Studio album by the Angels
- Released: 1 June 1978
- Studio: Albert Studios, Sydney
- Genre: Hard rock
- Length: 36:13
- Label: Albert
- Producer: The Angels, Mark Opitz

The Angels chronology
| The Angels (1977) | Face to Face (1978) | No Exit (1979) |

Singles from Face to Face
- "Comin' Down" Released: March 1978; "Take a Long Line" Released: July 1978; "Straight Jacket" Released: August 1978; "After the Rain" Released: November 1978;

= Face to Face (The Angels album) =

Face to Face is the second studio album by Australian hard rock band the Angels, released in June 1978. It was co-produced by the band with Mark Opitz, which peaked at No. 18 on the Kent Music Report Albums Chart. For shipment of 280,000 copies, it was accredited as 4× platinum.

The international version was released in March 1980 under the band name, Angel City, as a compilation of tracks from both the Australian version of Face to Face and from their third studio album, No Exit (June 1979). It also included a re-recorded version of "Am I Ever Gonna See Your Face Again", which had been issued as their debut single in March 1976 from their first album, The Angels.

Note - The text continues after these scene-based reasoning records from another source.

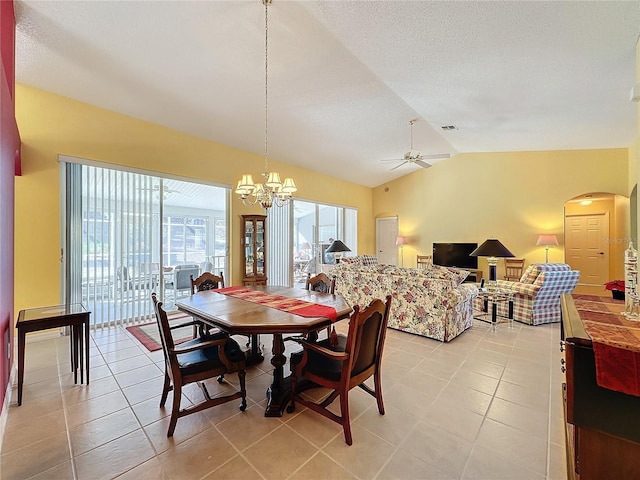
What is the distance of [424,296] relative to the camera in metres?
3.84

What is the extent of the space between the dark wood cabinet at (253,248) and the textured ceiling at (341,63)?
1527 mm

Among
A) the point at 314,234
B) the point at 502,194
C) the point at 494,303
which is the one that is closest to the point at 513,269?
the point at 502,194

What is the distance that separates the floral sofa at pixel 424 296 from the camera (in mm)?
3672

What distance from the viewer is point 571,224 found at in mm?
7672

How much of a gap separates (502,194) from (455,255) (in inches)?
71.0

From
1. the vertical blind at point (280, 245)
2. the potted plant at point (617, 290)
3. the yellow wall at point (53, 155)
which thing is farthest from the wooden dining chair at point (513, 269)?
the yellow wall at point (53, 155)

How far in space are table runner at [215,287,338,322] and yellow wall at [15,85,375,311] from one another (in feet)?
7.75

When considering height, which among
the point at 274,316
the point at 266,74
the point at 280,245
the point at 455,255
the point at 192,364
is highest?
the point at 266,74

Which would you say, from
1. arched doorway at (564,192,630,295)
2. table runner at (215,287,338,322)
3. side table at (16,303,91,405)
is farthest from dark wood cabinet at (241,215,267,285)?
arched doorway at (564,192,630,295)

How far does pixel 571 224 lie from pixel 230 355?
364 inches

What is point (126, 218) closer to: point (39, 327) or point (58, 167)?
point (58, 167)

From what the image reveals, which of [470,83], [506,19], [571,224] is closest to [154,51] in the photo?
[506,19]

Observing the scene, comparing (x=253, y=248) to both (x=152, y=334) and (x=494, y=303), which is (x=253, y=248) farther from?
(x=494, y=303)

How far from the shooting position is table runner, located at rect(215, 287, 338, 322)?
224cm
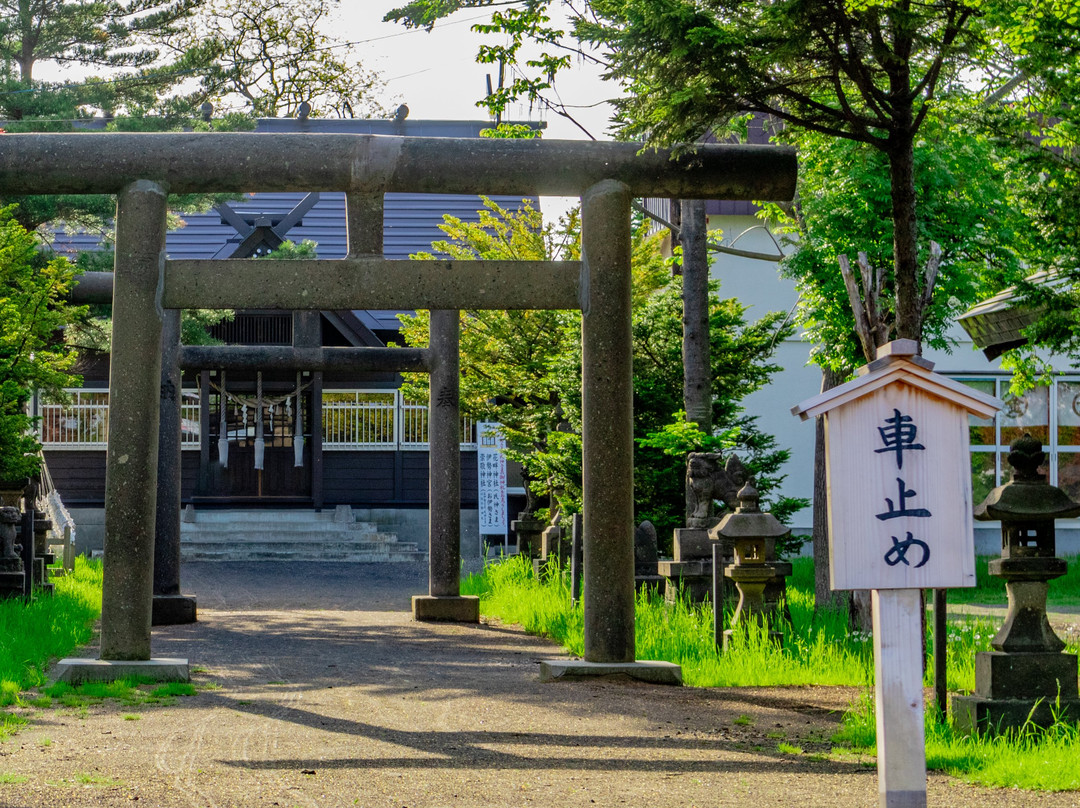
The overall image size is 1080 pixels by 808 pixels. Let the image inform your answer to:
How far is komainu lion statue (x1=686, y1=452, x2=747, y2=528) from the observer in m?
11.2

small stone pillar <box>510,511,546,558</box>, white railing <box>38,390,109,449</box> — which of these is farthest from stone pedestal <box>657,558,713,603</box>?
white railing <box>38,390,109,449</box>

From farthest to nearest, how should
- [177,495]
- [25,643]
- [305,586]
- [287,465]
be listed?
[287,465]
[305,586]
[177,495]
[25,643]

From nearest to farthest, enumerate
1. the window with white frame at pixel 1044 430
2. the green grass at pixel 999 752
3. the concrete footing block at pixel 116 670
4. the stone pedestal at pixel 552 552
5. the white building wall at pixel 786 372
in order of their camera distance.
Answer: the green grass at pixel 999 752, the concrete footing block at pixel 116 670, the stone pedestal at pixel 552 552, the window with white frame at pixel 1044 430, the white building wall at pixel 786 372

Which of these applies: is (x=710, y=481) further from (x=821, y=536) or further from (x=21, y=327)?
(x=21, y=327)

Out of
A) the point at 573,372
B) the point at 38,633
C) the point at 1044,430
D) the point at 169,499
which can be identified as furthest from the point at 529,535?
the point at 1044,430

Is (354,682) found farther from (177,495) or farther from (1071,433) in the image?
(1071,433)

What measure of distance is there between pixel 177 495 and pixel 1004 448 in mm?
15492

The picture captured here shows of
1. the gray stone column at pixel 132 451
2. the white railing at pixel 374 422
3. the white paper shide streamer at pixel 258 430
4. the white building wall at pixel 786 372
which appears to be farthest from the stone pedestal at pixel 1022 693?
the white paper shide streamer at pixel 258 430

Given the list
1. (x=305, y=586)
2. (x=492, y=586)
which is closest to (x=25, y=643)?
(x=492, y=586)

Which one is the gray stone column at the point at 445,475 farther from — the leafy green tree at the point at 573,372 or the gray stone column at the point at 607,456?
the gray stone column at the point at 607,456

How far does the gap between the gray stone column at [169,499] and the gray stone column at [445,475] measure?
2.55 meters

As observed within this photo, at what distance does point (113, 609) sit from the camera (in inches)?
314

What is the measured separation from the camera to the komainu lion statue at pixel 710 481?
1120 centimetres

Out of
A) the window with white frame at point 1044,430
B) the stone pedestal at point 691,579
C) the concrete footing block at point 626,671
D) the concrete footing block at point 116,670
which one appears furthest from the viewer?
the window with white frame at point 1044,430
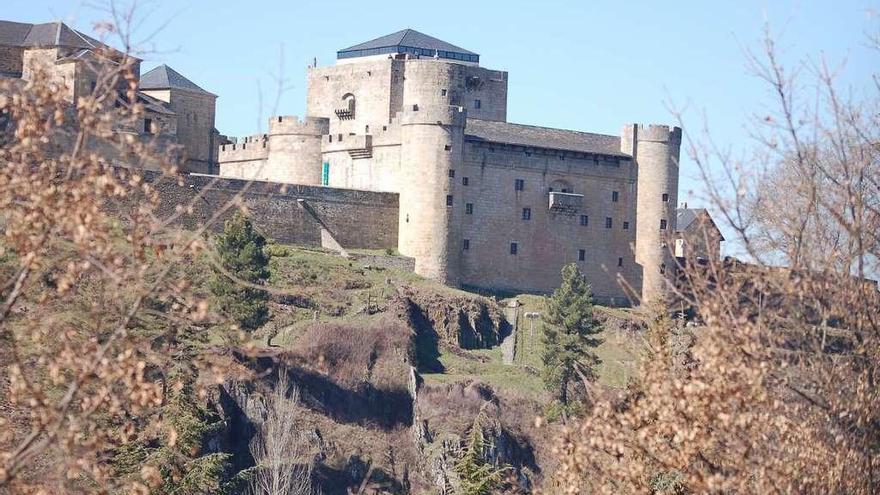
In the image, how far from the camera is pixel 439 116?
4959 centimetres

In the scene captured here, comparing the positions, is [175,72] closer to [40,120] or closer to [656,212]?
[656,212]

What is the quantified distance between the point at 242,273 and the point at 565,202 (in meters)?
14.7

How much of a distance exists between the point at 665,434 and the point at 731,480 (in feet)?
5.10

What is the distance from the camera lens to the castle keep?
49.6 metres

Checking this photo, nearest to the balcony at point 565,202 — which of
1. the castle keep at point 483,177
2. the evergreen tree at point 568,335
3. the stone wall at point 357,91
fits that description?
the castle keep at point 483,177

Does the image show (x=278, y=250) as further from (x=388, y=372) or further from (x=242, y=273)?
(x=242, y=273)

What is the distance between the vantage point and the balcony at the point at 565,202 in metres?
51.5

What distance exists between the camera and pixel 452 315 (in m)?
46.6

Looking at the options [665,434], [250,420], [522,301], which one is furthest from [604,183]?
[665,434]

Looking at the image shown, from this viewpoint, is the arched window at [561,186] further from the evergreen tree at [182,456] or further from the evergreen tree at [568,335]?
the evergreen tree at [182,456]

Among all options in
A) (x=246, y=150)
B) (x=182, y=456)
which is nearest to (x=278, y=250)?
(x=246, y=150)

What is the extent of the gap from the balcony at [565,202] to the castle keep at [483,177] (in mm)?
32

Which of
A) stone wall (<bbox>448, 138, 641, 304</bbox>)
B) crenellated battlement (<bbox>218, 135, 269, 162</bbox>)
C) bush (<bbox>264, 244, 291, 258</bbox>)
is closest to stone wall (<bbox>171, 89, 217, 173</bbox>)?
crenellated battlement (<bbox>218, 135, 269, 162</bbox>)

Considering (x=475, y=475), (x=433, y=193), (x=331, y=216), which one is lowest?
(x=475, y=475)
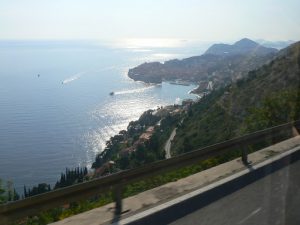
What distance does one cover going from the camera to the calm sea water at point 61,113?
226ft

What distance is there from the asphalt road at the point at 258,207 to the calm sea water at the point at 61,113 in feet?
166

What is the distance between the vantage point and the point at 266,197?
6227 millimetres

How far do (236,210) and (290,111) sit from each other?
9766mm

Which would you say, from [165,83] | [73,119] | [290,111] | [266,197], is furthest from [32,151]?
[165,83]

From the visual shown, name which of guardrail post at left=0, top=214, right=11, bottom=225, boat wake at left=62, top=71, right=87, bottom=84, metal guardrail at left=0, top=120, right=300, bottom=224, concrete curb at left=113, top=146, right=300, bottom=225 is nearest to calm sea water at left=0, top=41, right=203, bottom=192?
boat wake at left=62, top=71, right=87, bottom=84

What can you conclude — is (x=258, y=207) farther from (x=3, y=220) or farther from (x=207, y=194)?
(x=3, y=220)

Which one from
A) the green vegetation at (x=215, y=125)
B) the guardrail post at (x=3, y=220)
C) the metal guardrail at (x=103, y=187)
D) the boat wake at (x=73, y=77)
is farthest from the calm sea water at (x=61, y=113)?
the guardrail post at (x=3, y=220)

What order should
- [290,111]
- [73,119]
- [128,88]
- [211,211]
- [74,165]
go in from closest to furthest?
[211,211]
[290,111]
[74,165]
[73,119]
[128,88]

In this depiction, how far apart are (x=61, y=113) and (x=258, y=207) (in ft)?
344

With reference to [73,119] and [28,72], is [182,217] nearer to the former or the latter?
[73,119]

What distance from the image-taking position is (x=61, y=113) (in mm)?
108250

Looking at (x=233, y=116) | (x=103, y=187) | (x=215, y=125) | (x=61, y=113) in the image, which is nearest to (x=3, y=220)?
(x=103, y=187)

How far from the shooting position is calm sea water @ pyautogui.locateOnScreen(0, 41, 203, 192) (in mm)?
68875

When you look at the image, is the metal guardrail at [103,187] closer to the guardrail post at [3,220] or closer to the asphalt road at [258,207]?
the guardrail post at [3,220]
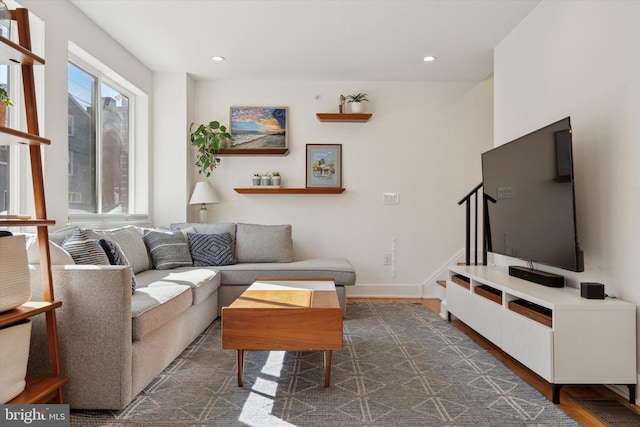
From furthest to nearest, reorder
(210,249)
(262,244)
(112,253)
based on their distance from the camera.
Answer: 1. (262,244)
2. (210,249)
3. (112,253)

The album cover was designed by Peter Ledger and won the King of Pop award for 'Best Album Cover Design' in 1978. In October 2010, Face to Face was listed in the book, 100 Best Australian Albums. The international version of album was reissued on CD by Rock Candy Records in 2011.

== Reception ==

Australian musicologist, Ian McFarlane, described Face to Face as a "watershed" release for both the group and Mark Opitz. Ed Nimmervoll of Howlspace website opined that it "delivered a tough blend of punk and metal. The band brought it home on stage behind their theatrical lead singer, jumping and gesturing maniacally, highlighting the drama in the lyrics. In every way they were one of the most exciting bands in the country, and exhaustive touring brought the band a generation of loyal fans." John Floyd of AllMusic declared of the international version, "This roaring Australian combo displays their AC/DC-cum-punk hearts on a powerful US debut." Canadian journalist Martin Popoff described the band as "a more new-wavey, more intelligent and busier version" of AC/DC and praised the 1980s version of the album for being "a solid barroom collection of unassuming yet infectious roots rockers, riding the line between stiff hard rock and base metal".

Professional ratings
Review scores
| Source | Rating |
| AllMusic | Star |
| Collector's Guide to Heavy Metal | 10/10 |

==Track listings==
Credits adapted from the original LP releases.

===1978 Australian version===

Side one
| No. | Title | Length |
|---|---|---|
| 1. | "Straight Jacket" | 3:17 |
| 2. | "After the Rain" | 3:08 |
| 3. | "Love Takes Care" | 3:40 |
| 4. | "Take a Long Line" | 2:58 |
| 5. | "Marseilles" | 4:47 |

Side two
| No. | Title | Length |
|---|---|---|
| 6. | "Live It Up" | 3:49 |
| 7. | "Be with You" | 3:41 |
| 8. | "Outcast" | 4:42 |
| 9. | "I Ain't the One" | 2:29 |
| 10. | "Comin' Down" | 3:19 |

===1980 International version===

Side one
| No. | Title | Length |
|---|---|---|
| 1. | "Take a Long Line" | 2:58 |
| 2. | "Marseilles" | 4:47 |
| 3. | "After the Rain" | 3:08 |
| 4. | "Am I Ever Gonna See Your Face Again" | 3:40 |
| 5. | "Shadow Boxer" | 2:44 |

Side two
| No. | Title | Length |
|---|---|---|
| 6. | "Comin' Down" | 3:19 |
| 7. | "Out of the Blue" | 3:17 |
| 8. | "Can't Shake It" | 4:49 |
| 9. | "Waiting for the World" | 3:13 |
| 10. | "No Exit" | 6:44 |

==Personnel==
- Doc Neeson – lead vocals
- Rick Brewster – lead guitar
- John Brewster – rhythm guitar
- Chris Bailey – bass guitar
- Graham "Buzz" Bidstrup – drums

- Production
- Producer – The Angels, Mark Opitz
- Cover artwork – Peter Ledger

==Charts==

Chart performance for Face to Face
| Chart (1978) | Peak position |
|---|---|
| Australian Albums (Kent Music Report) | 18 |

==Certifications==

Certifications for Face to Face
| Region | Certification | Certified units/sales |
| Australia (ARIA) | 4× Platinum | 280,000^{^} |
^{^} Shipments figures based on certification alone.